| What the task requires |
Please list every line in the items below that contains the word "white". Case counts, so match only that exact capitalization.

| Provided data |
** START **

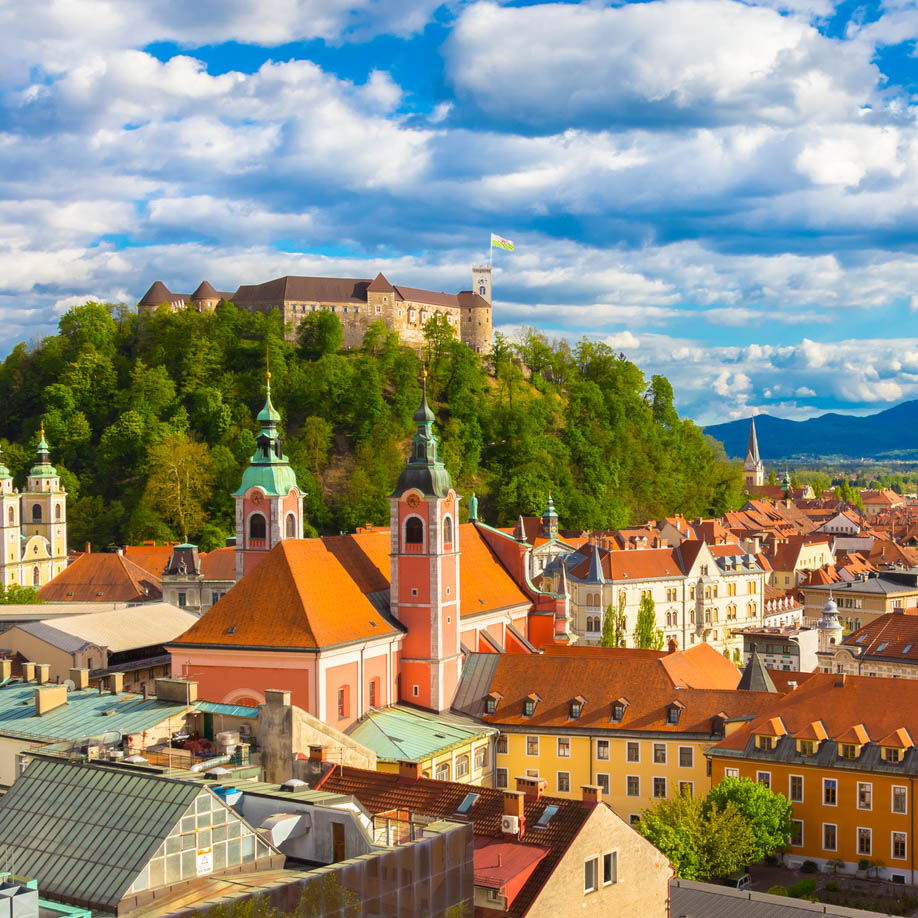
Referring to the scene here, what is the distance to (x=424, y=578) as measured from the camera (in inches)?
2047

** END **
** START **

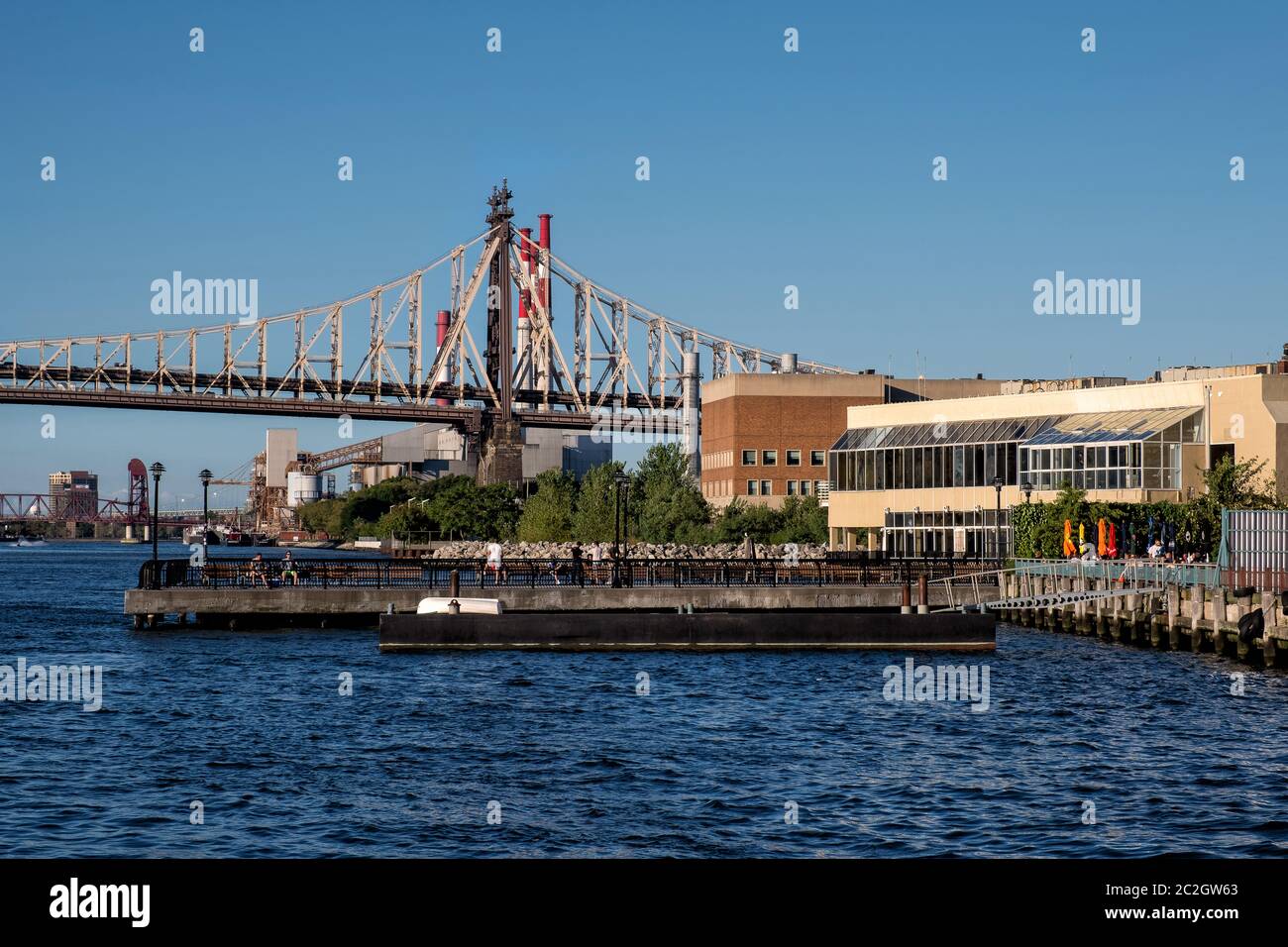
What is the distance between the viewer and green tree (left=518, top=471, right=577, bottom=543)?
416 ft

** END **
** START **

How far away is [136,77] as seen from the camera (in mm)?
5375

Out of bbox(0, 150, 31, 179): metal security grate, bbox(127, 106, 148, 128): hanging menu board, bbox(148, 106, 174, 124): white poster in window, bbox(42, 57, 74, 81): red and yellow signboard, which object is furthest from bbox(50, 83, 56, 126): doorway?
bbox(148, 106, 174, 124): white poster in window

** END **

| Full response |
Out of bbox(0, 150, 31, 179): metal security grate, bbox(127, 106, 148, 128): hanging menu board, bbox(148, 106, 174, 124): white poster in window, bbox(42, 57, 74, 81): red and yellow signboard, which object is furthest from bbox(50, 83, 56, 126): doorway?
bbox(148, 106, 174, 124): white poster in window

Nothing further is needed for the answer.